Below are entries with pictures among them; reproduce exactly, and only, the lines from the one containing "Jane Austen, Szerk.: Geher" down to the one containing "app para ganar dinero", without the pictures.

---- SOURCE DATA

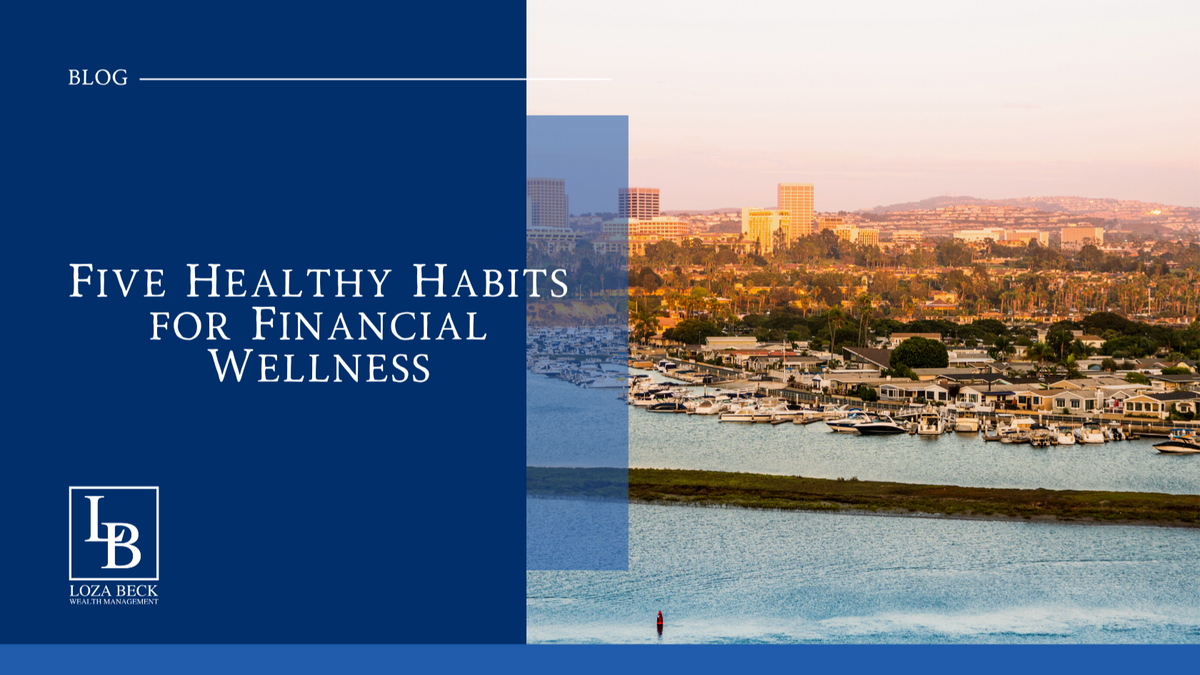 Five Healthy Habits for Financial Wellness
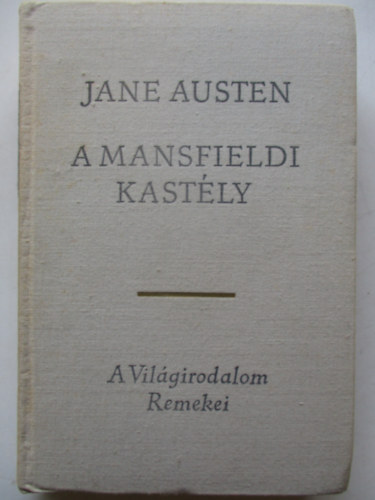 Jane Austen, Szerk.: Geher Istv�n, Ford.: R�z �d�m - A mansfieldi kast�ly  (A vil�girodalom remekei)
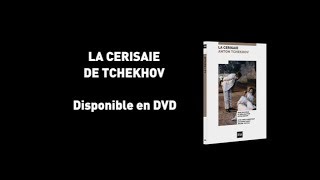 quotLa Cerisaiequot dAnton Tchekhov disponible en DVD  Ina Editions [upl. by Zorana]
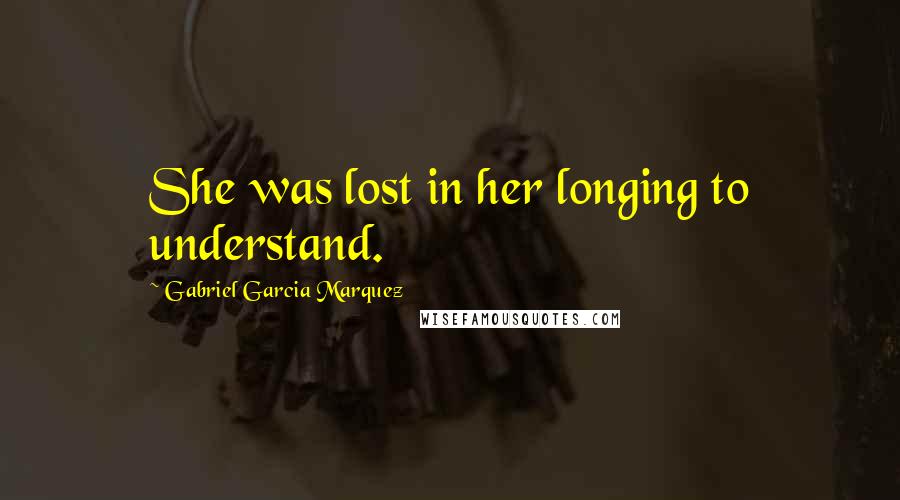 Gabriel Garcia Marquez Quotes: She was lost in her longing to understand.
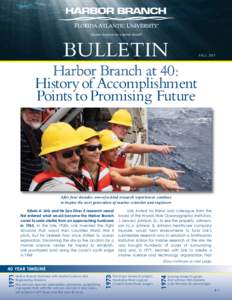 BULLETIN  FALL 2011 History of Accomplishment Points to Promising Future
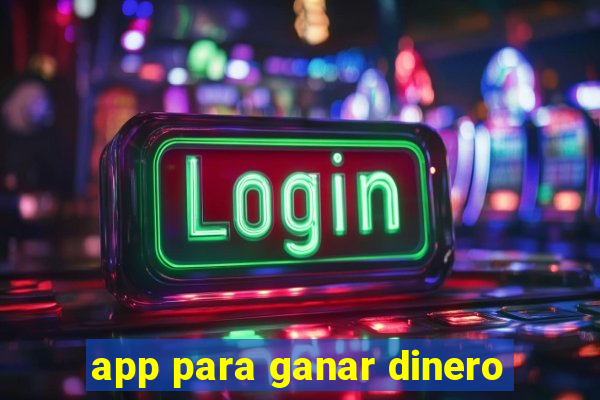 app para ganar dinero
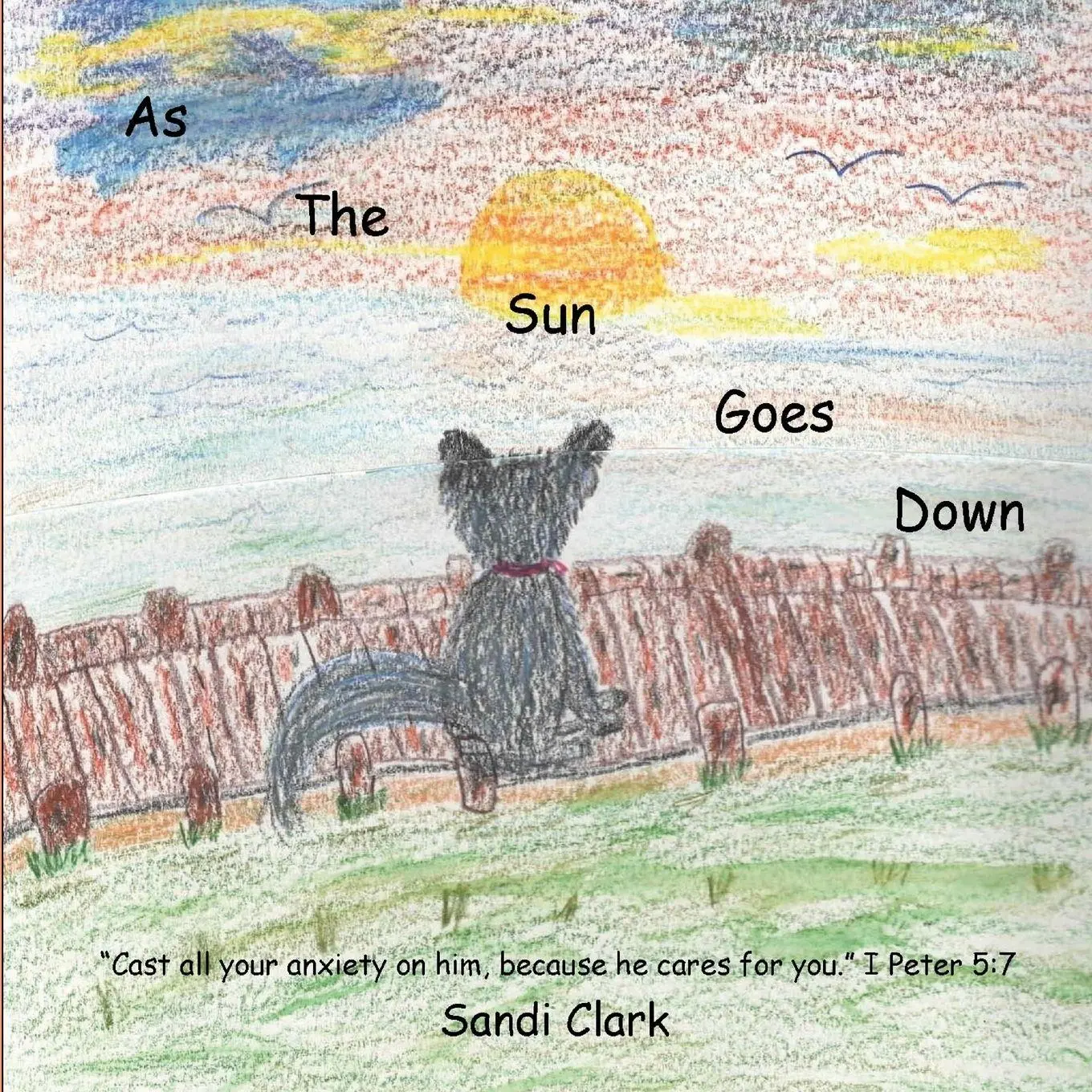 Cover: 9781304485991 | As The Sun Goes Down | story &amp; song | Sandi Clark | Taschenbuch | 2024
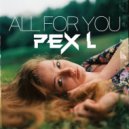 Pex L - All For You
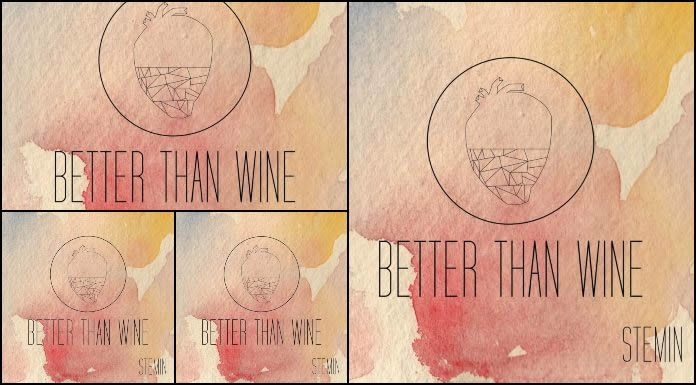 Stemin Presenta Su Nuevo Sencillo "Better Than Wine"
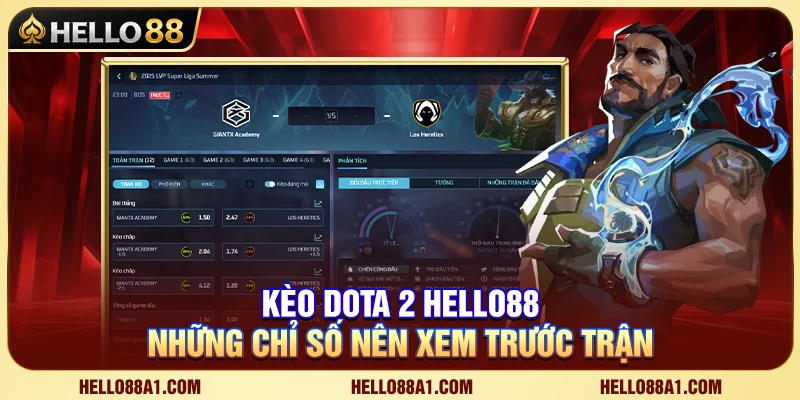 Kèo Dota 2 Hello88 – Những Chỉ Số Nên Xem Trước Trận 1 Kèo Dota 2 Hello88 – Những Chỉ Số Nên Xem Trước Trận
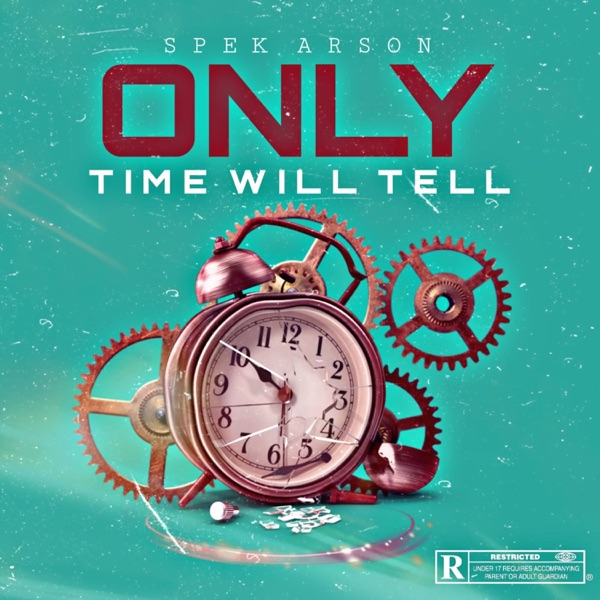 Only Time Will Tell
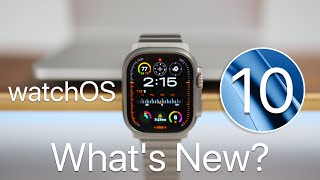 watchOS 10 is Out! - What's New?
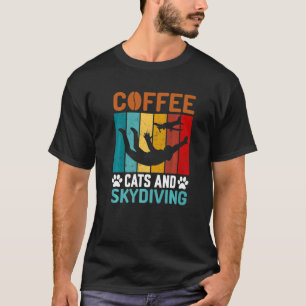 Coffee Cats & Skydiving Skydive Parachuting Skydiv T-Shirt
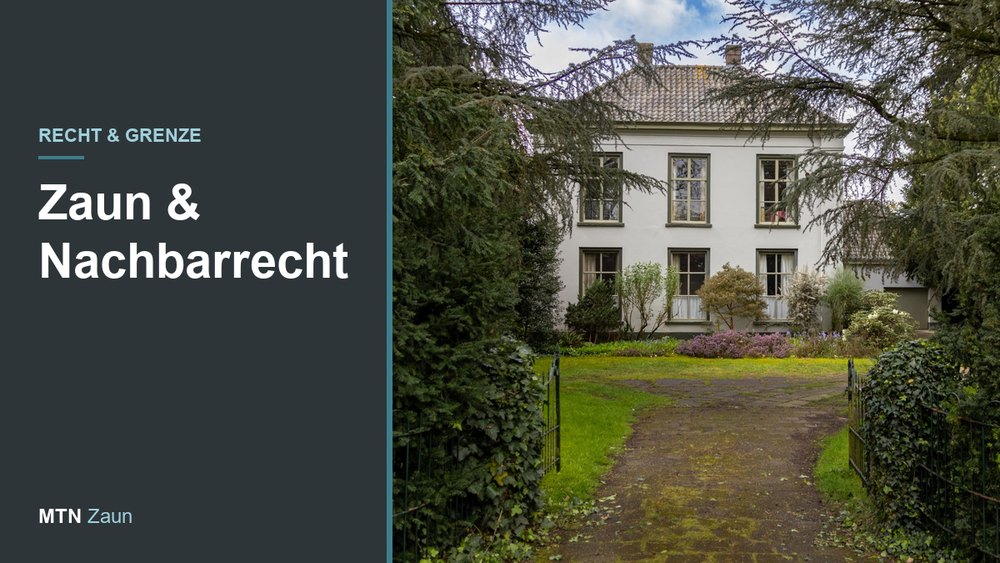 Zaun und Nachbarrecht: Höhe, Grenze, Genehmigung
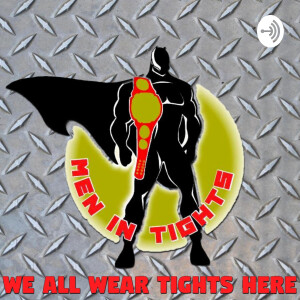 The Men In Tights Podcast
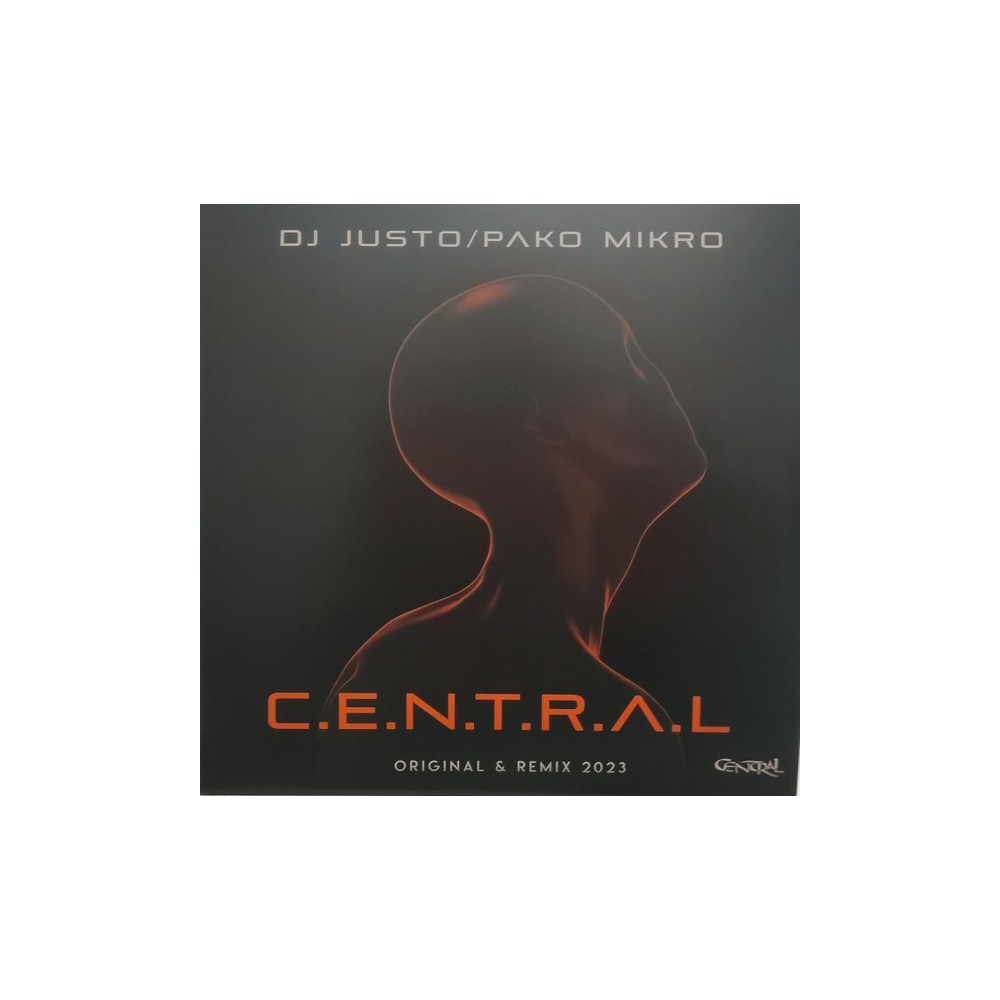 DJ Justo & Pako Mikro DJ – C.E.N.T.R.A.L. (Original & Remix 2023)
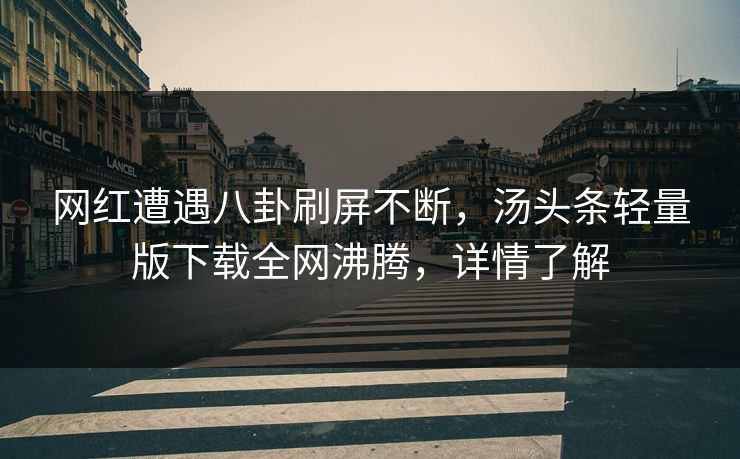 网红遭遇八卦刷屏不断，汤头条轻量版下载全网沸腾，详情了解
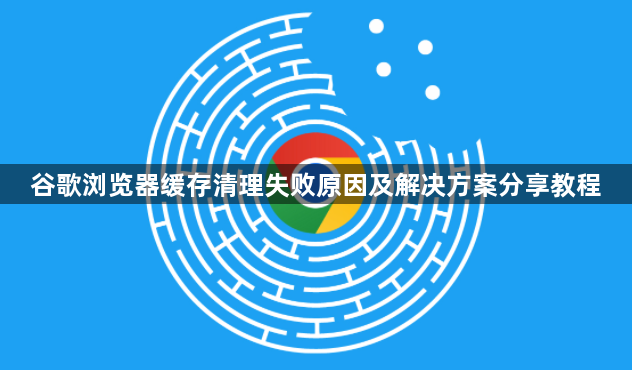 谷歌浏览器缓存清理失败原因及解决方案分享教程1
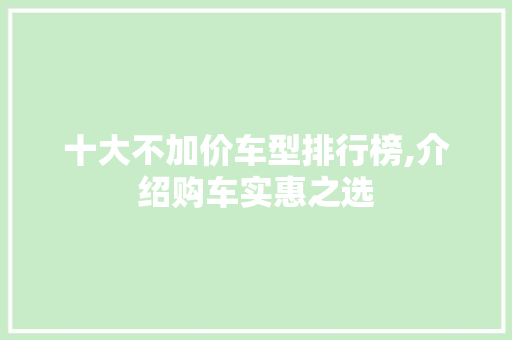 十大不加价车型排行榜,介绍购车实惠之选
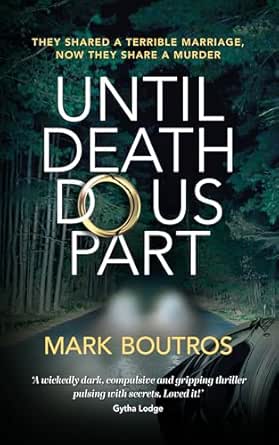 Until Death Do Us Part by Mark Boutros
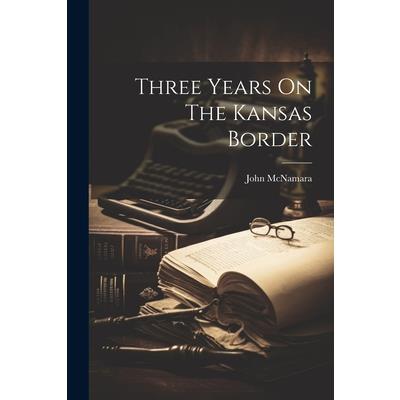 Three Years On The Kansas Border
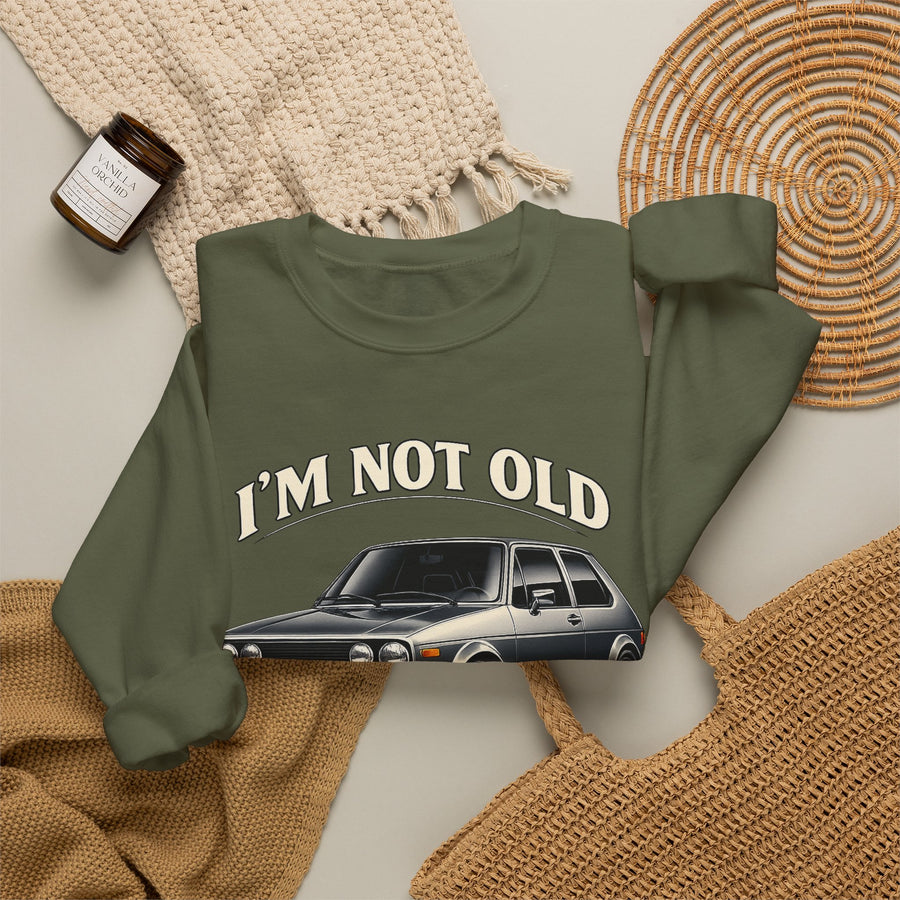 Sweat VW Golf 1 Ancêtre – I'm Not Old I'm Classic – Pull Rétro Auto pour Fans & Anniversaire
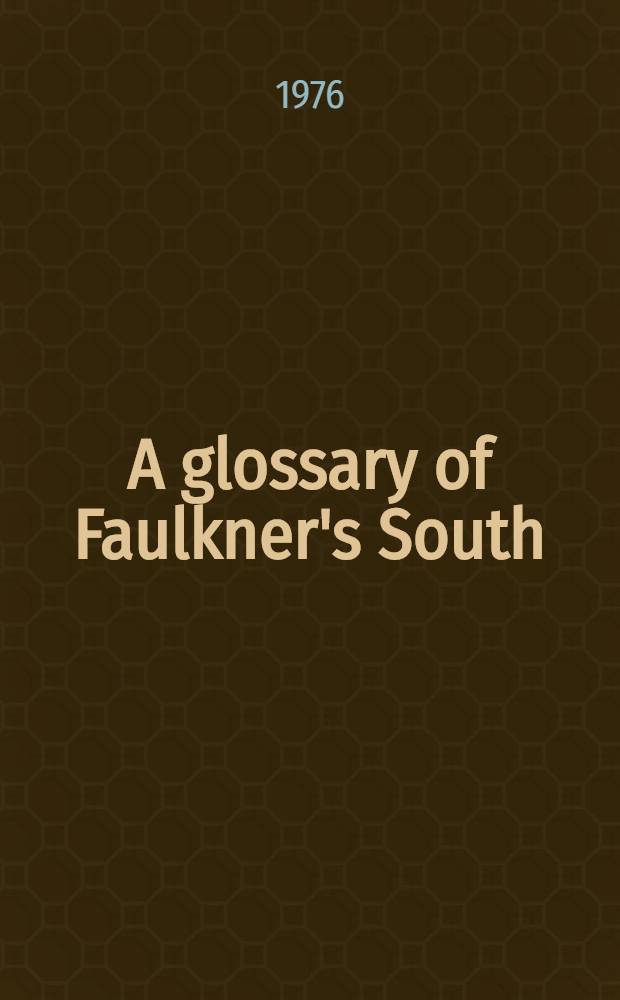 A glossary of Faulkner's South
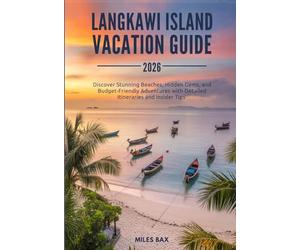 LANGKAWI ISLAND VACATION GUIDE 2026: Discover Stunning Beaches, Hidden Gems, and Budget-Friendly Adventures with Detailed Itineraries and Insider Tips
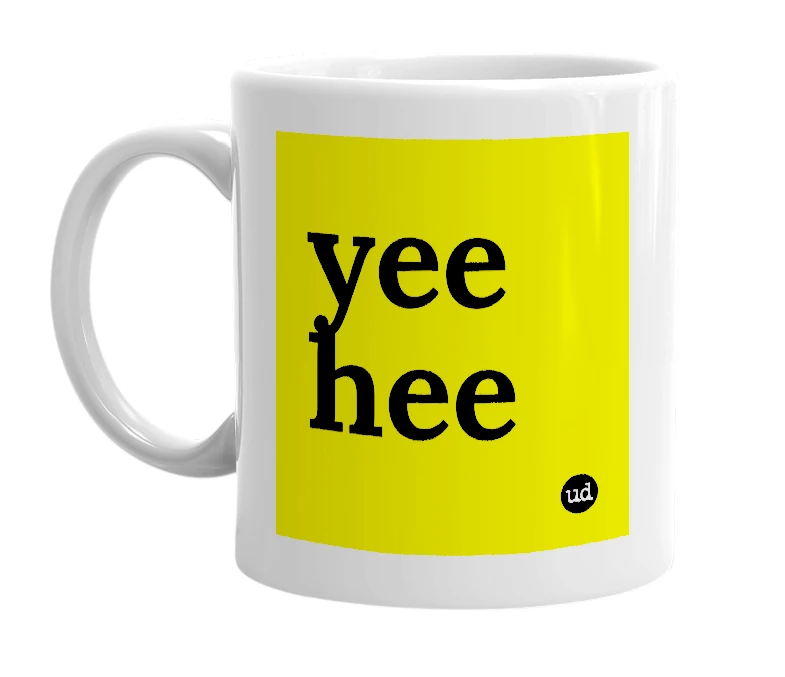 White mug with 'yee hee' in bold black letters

--------

FINISHED EXERCISE:
 Jane Austen, Szerk.: Geher Istv�n, Ford.: R�z �d�m - A mansfieldi kast�ly  (A vil�girodalom remekei)
 quotLa Cerisaiequot dAnton Tchekhov disponible en DVD  Ina Editions [upl. by Zorana]
 Gabriel Garcia Marquez Quotes: She was lost in her longing to understand.
 BULLETIN  FALL 2011 History of Accomplishment Points to Promising Future
 app para ganar dinero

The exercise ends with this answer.